▶ **Supplied records**:
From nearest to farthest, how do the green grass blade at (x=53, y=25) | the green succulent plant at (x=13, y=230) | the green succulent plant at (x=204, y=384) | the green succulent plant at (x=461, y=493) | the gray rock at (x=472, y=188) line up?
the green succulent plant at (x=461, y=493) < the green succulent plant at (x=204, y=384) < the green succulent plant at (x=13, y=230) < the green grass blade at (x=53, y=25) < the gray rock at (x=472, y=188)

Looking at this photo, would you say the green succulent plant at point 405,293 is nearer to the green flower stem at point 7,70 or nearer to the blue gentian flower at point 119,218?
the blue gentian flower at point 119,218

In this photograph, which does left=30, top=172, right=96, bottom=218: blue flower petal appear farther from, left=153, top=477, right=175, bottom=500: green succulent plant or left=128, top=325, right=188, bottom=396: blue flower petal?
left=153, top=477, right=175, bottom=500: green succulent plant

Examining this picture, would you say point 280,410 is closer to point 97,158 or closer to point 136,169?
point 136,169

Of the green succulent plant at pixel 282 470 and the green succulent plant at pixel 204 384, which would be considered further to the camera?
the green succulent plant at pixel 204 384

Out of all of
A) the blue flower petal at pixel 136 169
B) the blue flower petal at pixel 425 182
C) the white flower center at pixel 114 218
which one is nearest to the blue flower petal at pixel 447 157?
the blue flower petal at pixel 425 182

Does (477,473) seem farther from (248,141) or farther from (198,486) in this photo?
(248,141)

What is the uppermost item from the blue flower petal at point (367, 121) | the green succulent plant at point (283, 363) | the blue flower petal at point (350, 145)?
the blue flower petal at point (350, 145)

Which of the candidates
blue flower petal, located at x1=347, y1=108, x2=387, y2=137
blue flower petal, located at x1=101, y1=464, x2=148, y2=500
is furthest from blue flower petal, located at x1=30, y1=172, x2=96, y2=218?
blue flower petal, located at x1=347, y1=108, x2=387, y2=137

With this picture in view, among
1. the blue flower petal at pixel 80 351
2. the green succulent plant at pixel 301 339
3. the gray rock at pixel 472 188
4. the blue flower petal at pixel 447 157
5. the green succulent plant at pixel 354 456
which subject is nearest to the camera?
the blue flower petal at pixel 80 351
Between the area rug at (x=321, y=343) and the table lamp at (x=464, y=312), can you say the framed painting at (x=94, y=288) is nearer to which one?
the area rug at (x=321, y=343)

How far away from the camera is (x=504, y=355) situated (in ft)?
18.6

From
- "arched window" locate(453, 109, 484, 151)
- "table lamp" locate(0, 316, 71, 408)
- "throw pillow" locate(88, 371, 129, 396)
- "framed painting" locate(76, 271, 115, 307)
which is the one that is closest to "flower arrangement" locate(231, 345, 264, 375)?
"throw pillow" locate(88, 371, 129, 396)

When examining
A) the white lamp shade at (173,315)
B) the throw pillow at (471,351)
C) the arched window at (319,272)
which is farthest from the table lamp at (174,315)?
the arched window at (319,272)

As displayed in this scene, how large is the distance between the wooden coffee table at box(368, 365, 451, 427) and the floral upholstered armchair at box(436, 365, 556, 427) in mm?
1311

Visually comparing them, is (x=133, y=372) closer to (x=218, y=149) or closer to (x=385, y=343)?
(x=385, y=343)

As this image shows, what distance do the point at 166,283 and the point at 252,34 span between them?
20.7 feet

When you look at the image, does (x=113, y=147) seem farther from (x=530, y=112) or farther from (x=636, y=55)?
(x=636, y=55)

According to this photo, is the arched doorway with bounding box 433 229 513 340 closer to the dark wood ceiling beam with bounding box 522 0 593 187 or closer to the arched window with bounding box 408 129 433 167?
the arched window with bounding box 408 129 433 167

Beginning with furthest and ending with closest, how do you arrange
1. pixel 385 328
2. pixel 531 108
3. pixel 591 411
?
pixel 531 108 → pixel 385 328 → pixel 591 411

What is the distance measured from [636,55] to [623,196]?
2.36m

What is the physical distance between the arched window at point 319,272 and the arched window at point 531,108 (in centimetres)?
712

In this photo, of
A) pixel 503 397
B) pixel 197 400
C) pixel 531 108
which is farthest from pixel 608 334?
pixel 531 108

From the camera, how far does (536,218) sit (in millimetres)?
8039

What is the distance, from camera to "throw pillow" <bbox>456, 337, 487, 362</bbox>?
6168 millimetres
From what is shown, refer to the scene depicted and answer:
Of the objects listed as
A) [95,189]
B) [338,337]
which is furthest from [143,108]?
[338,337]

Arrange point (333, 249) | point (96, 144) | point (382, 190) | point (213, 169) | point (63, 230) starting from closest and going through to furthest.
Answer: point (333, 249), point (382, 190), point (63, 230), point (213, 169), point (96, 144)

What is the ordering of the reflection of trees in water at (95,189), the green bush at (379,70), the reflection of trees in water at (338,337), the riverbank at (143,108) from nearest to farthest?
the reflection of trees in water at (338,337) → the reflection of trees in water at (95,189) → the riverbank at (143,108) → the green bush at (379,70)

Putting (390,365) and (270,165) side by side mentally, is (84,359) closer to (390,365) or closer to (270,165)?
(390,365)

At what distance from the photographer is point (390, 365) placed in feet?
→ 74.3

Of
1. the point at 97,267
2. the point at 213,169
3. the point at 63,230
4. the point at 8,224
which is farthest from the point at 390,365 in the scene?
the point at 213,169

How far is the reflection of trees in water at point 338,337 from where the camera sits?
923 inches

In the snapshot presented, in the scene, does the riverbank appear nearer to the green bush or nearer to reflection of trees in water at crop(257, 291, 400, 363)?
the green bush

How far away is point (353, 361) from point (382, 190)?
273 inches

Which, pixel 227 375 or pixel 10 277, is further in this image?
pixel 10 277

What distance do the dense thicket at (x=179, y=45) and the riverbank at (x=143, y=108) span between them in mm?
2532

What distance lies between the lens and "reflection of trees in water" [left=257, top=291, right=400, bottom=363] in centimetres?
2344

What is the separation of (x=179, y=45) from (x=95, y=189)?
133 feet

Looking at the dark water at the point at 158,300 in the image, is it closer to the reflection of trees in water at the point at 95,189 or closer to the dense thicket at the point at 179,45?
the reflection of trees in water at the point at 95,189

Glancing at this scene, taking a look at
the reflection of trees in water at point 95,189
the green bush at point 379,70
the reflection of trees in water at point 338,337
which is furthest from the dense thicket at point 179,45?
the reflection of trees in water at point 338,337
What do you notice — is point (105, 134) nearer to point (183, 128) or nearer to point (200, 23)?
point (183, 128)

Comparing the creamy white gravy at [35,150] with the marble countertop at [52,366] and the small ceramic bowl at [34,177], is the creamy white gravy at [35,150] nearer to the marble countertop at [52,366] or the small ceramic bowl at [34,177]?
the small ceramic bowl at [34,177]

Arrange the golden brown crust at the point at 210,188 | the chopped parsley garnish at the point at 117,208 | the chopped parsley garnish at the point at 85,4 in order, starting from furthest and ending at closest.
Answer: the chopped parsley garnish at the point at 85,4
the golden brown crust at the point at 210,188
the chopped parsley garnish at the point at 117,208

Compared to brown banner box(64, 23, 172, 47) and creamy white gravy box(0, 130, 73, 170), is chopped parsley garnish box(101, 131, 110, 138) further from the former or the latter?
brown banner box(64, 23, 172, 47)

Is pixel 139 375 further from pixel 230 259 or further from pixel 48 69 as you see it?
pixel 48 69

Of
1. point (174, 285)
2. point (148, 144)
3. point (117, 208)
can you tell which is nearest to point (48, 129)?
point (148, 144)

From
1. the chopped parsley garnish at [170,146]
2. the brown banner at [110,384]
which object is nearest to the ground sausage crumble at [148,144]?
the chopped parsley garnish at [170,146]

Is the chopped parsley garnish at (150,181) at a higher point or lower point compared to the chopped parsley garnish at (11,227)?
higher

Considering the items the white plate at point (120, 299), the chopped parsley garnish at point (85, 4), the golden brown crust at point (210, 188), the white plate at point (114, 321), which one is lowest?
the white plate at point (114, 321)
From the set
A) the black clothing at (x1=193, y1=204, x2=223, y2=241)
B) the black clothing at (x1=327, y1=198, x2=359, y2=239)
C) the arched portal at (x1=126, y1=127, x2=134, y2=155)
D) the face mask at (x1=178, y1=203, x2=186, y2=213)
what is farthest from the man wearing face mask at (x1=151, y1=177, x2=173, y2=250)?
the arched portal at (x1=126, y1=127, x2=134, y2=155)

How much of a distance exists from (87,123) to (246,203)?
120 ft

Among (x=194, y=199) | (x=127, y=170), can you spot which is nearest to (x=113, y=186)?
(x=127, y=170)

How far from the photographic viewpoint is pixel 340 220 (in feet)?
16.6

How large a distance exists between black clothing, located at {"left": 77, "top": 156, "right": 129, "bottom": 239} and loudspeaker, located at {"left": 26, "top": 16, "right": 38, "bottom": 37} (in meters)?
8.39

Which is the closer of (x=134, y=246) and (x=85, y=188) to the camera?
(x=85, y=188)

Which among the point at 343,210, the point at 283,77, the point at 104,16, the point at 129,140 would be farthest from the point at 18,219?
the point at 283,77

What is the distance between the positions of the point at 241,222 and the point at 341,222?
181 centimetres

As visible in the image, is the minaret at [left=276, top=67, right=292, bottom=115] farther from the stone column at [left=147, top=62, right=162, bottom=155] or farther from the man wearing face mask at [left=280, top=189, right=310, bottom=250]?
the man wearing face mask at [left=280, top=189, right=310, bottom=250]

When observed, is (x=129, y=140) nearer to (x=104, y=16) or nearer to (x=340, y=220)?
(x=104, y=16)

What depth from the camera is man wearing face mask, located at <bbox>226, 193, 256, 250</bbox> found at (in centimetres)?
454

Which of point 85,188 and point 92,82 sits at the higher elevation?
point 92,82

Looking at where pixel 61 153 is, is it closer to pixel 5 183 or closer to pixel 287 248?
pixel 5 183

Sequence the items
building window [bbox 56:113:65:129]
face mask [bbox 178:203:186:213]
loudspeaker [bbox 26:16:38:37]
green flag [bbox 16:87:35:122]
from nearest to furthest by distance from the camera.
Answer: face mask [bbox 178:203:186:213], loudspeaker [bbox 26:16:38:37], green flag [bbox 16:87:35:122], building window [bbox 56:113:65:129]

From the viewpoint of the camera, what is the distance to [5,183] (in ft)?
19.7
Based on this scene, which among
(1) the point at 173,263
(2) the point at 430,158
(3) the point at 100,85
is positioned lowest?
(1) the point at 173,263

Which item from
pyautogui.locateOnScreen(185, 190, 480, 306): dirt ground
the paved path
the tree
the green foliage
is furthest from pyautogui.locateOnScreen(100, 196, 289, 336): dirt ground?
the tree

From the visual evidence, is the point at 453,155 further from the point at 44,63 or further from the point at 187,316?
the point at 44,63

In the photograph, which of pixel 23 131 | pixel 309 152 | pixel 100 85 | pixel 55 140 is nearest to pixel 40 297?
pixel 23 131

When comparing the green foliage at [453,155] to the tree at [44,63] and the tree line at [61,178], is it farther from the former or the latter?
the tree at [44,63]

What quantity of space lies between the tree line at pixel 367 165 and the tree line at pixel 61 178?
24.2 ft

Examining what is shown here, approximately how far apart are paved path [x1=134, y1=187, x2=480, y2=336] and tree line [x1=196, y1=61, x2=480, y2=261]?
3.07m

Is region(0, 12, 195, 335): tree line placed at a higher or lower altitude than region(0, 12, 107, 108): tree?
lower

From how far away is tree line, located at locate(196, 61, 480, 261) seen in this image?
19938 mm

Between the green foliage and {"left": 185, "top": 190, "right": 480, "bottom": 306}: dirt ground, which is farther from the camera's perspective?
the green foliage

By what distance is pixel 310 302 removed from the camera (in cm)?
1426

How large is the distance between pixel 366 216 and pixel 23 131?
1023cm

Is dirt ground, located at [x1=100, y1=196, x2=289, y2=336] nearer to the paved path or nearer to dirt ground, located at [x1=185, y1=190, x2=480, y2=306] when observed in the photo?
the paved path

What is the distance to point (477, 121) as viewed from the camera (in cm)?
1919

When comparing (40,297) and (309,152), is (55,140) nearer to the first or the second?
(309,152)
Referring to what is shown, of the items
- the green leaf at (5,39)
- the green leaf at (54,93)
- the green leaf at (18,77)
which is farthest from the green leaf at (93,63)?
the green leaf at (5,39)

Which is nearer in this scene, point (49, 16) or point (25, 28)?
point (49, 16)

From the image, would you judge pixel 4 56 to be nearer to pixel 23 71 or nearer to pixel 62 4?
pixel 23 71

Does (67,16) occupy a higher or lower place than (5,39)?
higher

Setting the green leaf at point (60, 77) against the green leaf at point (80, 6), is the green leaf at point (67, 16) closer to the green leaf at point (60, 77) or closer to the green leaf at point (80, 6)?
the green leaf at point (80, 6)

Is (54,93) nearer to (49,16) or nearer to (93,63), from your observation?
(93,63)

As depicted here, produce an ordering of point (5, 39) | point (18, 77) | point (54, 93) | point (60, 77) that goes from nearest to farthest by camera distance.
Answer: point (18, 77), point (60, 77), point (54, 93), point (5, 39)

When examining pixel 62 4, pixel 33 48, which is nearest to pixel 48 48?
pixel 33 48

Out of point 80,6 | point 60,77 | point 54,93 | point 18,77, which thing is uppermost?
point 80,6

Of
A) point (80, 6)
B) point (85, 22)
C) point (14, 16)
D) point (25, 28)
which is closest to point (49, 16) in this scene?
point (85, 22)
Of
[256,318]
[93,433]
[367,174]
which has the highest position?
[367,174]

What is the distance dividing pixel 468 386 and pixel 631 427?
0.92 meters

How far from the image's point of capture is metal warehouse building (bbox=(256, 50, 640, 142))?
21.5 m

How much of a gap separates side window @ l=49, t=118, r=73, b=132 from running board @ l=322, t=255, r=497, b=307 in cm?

▶ **Stated goal**:
Please quote the rows word for word, beginning at the line that contains "Is (54,93) nearer" and ending after the line that contains "Answer: point (18, 77), point".

▶ **Response below**:
Is (54,93) nearer to (49,16) or nearer to (93,63), from your observation?
(93,63)

As depicted here, produce an ordering of point (5, 39) | point (18, 77) | point (54, 93) | point (60, 77) that goes from nearest to farthest by camera distance.
Answer: point (18, 77), point (60, 77), point (54, 93), point (5, 39)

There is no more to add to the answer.